**Aufgabenstellung:**
Schreiben Sie aus dem folgenden Text über das staatliche Siegel für Schweinefleisch die Passage zwischen „Als niedrigste Stufe“ und „auch Biofleisch einzuordnen.“ wortgetreu ab, beide Stellen eingeschlossen.

**Übungstext:**

#####

Großer Zoff um staatliches Siegel
Für Zoff sorgt auch das verpflichtende staatliche Siegel für unverarbeitetes Schweinefleisch. Es soll Landwirte dazu animieren, ihren Tieren mehr Platz zu geben als vorgeschrieben. Wer im Supermarkt ein rohes Schweineschnitzel kaufen will, soll künftig an einem Aufkleber erkennen können, ob die Tiere in einem engen Stall gemästet wurden. „Der Endverbraucher kann durch die Einführung einer verbindlichen Kennzeichnung bewusst Haltungsformen wählen, die sich vom gesetzlichen Mindeststandard abheben und den Tieren Möglichkeiten bieten, arteigenes Verhalten in höherem Maße auszuführen“, heißt es in Özdemirs Gesetzentwurf. Damit ist die Art der Tierhaltung per Aufkleber sofort erkennbar.
Als niedrigste Stufe ist die Bezeichnung „Stall“ geplant. Hier müssen Tierhalter ihren Schweinen nur gesetzliche Mindeststandards bieten. Die nächsthöhere Stufe 2 ist die Haltungsform „Stall + Platz“, bei der es 20 Prozent mehr Raum geben muss und etwas Abwechslung. Haltungsform 3 bedeutet, dass die Tiere Kontakt mit dem Außenklima haben, etwa durch eine nach außen offene Stallseite. Außerdem haben Schweine 40 Prozent mehr Platz im Stall. Zusätzlich ist Futter ohne Gentechnik vorgeschrieben. Haltungsform 4 bietet den Tieren einen tatsächlichen Auslauf im Freien. In diese Stufe ist auch Biofleisch einzuordnen.
Die Verbraucherzentrale wie auch Tierschützer bemängeln, dass die Haltungsform-Kennzeichnung nicht ausreichend sei. Schließlich trifft das Label keine Aussage darüber, ob es den Tieren tatsächlich gut gegangen ist vor ihrer Schlachtung. Bei konventionellen Schweinehaltern hingegen ist der Ärger allein über die Kennzeichnungspflicht groß. Die hiesige Fleischindustrie steht wirtschaftlich unter Druck, weil in Deutschland immer weniger Schweinefleisch gegessen und exportiert wird.

#####

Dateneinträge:
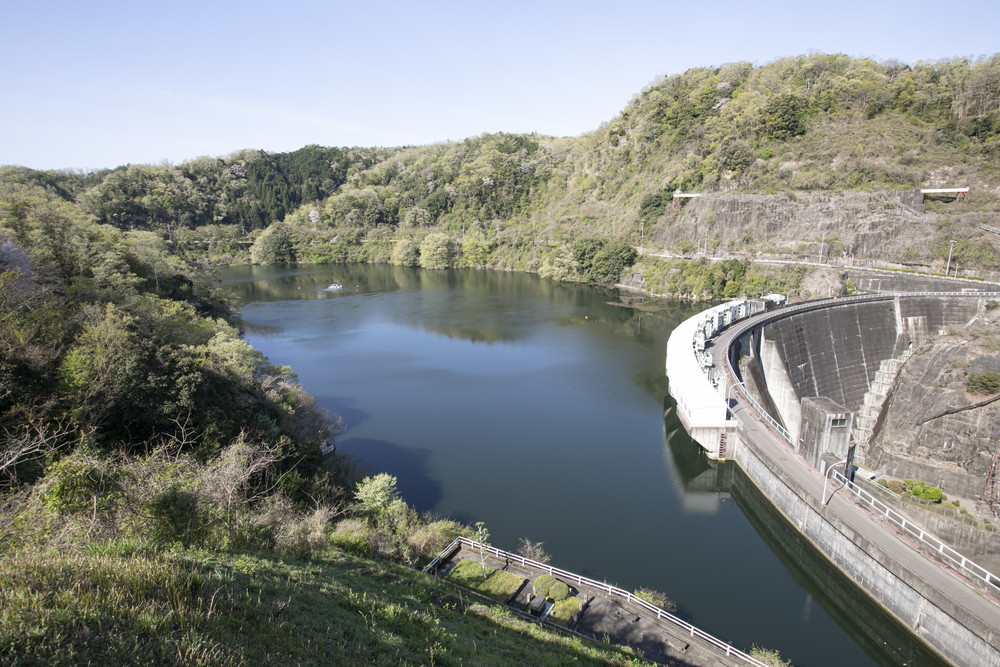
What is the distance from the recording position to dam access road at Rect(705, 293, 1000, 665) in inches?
499

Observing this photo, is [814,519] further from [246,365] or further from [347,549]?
[246,365]

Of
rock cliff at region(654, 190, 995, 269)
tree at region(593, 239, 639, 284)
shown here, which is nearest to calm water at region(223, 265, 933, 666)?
rock cliff at region(654, 190, 995, 269)

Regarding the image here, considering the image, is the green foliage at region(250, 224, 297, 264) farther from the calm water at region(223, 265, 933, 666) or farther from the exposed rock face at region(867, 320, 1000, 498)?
the exposed rock face at region(867, 320, 1000, 498)

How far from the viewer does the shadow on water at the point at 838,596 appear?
567 inches

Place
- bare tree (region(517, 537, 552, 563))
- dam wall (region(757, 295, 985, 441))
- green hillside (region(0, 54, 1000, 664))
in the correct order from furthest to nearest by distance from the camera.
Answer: dam wall (region(757, 295, 985, 441)) < bare tree (region(517, 537, 552, 563)) < green hillside (region(0, 54, 1000, 664))

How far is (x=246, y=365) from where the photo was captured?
78.1ft

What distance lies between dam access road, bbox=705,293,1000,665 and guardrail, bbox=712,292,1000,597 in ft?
0.75

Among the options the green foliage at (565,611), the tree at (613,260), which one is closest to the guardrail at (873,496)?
the green foliage at (565,611)

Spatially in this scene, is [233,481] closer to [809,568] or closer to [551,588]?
[551,588]

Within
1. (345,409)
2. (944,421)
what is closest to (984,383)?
(944,421)

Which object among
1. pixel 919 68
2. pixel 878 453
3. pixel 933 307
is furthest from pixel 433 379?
pixel 919 68

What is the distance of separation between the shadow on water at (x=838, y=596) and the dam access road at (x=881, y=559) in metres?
0.33

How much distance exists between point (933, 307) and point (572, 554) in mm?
33870

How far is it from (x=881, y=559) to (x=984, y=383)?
17.3m
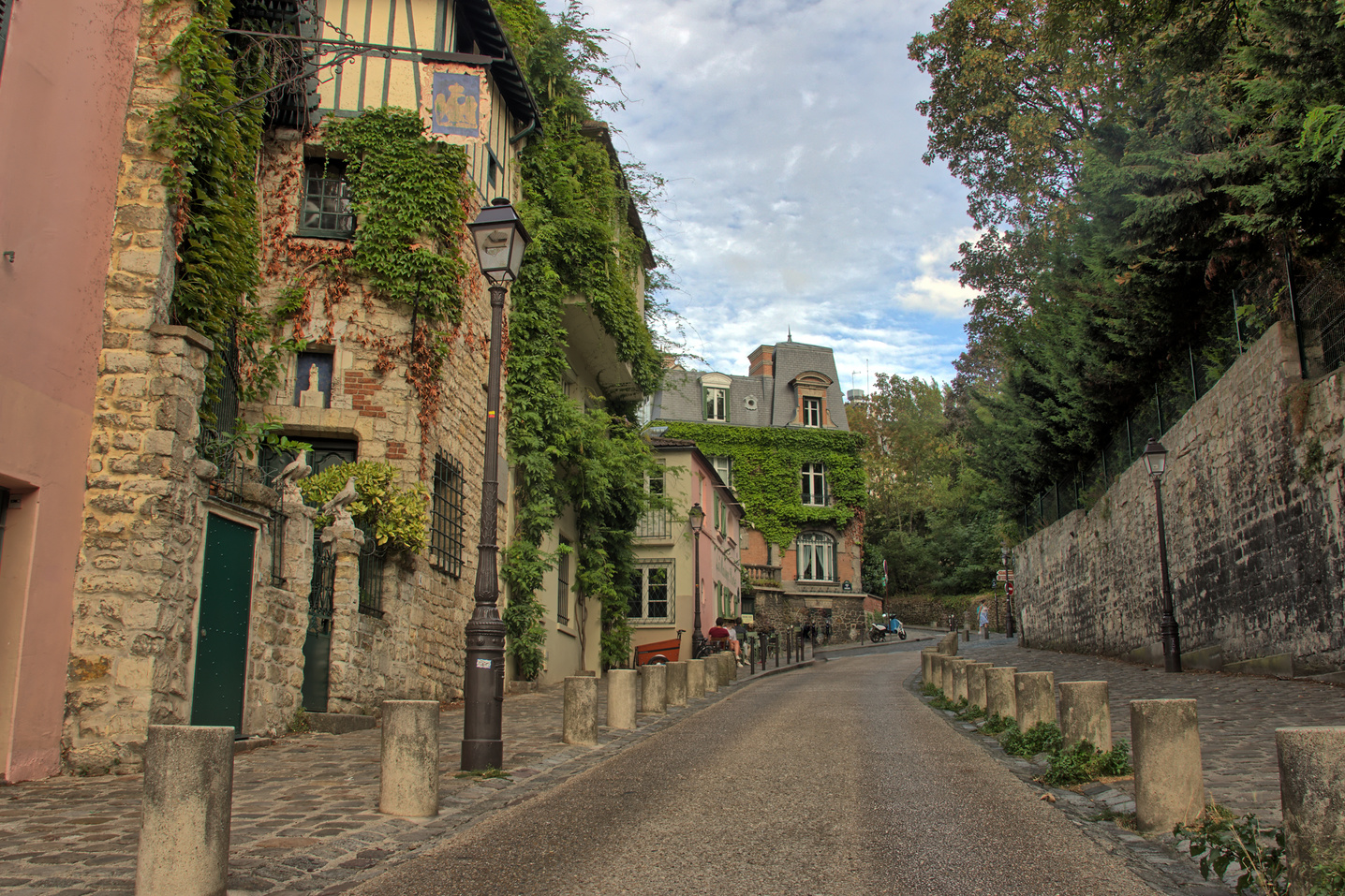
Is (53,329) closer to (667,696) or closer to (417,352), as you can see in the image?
(417,352)

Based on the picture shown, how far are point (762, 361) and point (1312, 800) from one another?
1750 inches

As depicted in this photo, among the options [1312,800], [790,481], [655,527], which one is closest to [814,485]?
[790,481]

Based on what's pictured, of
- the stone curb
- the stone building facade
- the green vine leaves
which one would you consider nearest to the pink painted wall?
the stone building facade

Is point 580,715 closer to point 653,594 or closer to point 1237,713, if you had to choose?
point 1237,713

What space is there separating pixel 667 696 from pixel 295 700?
544 cm

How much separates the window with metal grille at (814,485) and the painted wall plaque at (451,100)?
3193 cm

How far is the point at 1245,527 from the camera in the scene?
43.5 ft

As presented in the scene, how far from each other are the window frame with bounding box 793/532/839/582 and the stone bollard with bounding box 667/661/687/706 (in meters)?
29.5

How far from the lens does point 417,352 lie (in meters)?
12.9

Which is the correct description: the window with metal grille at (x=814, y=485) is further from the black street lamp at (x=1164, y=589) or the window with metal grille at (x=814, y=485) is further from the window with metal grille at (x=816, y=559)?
the black street lamp at (x=1164, y=589)

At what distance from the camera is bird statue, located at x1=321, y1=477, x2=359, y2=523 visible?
10.6 m

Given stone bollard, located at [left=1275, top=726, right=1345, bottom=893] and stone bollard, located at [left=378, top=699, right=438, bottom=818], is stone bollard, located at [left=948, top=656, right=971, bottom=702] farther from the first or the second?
stone bollard, located at [left=1275, top=726, right=1345, bottom=893]

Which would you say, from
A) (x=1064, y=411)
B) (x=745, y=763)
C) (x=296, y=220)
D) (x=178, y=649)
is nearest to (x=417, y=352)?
(x=296, y=220)

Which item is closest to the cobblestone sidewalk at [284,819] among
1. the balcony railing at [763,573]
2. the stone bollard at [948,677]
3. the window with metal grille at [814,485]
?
the stone bollard at [948,677]
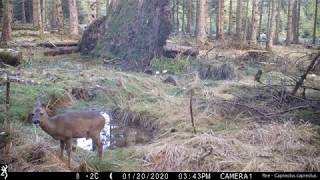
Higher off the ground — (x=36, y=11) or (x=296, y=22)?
(x=36, y=11)

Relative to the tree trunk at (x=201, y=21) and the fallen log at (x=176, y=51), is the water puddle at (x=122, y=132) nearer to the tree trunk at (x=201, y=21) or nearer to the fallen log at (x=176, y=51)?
the fallen log at (x=176, y=51)

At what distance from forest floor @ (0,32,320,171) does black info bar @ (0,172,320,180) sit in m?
0.21

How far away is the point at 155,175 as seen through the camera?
602 centimetres

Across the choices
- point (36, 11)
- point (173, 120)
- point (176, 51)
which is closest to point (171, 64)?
point (176, 51)

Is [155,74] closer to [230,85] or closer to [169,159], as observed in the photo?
[230,85]

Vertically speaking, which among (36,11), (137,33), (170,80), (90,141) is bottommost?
(90,141)

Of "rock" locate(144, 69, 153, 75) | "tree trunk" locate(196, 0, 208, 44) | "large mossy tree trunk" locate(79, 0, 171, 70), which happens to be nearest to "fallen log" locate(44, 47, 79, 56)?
"large mossy tree trunk" locate(79, 0, 171, 70)

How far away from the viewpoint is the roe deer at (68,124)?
6098 mm

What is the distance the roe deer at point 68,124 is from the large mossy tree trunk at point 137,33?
780 centimetres

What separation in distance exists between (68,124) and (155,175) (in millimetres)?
1327

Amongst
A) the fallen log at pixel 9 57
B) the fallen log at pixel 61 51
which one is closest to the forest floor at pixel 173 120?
the fallen log at pixel 9 57

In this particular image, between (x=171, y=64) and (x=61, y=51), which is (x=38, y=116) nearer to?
(x=171, y=64)

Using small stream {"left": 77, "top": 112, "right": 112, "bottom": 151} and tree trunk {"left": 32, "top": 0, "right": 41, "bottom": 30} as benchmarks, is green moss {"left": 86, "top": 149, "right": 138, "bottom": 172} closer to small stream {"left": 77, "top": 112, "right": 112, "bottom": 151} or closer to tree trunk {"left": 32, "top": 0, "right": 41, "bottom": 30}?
small stream {"left": 77, "top": 112, "right": 112, "bottom": 151}

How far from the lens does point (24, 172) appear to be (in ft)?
18.6
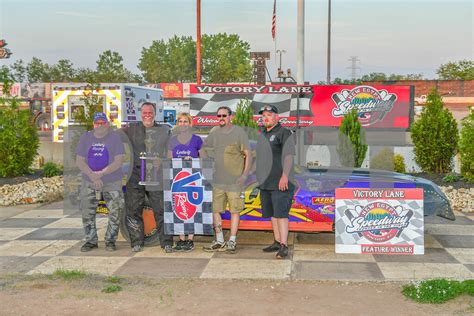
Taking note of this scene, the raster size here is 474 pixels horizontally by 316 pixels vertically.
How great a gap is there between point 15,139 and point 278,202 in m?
8.38

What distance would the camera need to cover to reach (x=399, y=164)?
14180mm

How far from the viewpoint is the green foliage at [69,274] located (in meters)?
6.45

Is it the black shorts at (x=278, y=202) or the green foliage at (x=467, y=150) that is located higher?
the green foliage at (x=467, y=150)

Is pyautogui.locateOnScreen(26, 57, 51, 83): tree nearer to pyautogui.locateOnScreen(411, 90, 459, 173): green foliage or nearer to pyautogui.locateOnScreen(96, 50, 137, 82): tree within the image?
pyautogui.locateOnScreen(96, 50, 137, 82): tree

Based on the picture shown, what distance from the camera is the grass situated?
18.4 ft

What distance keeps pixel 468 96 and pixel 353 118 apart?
43662mm

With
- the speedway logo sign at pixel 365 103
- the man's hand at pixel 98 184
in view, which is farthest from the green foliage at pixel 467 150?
the man's hand at pixel 98 184

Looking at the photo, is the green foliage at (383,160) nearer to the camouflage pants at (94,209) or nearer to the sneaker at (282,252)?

#####

**Erwartete Ausgabe:**
Als niedrigste Stufe ist die Bezeichnung „Stall“ geplant. Hier müssen Tierhalter ihren Schweinen nur gesetzliche Mindeststandards bieten. Die nächsthöhere Stufe 2 ist die Haltungsform „Stall + Platz“, bei der es 20 Prozent mehr Raum geben muss und etwas Abwechslung. Haltungsform 3 bedeutet, dass die Tiere Kontakt mit dem Außenklima haben, etwa durch eine nach außen offene Stallseite. Außerdem haben Schweine 40 Prozent mehr Platz im Stall. Zusätzlich ist Futter ohne Gentechnik vorgeschrieben. Haltungsform 4 bietet den Tieren einen tatsächlichen Auslauf im Freien. In diese Stufe ist auch Biofleisch einzuordnen.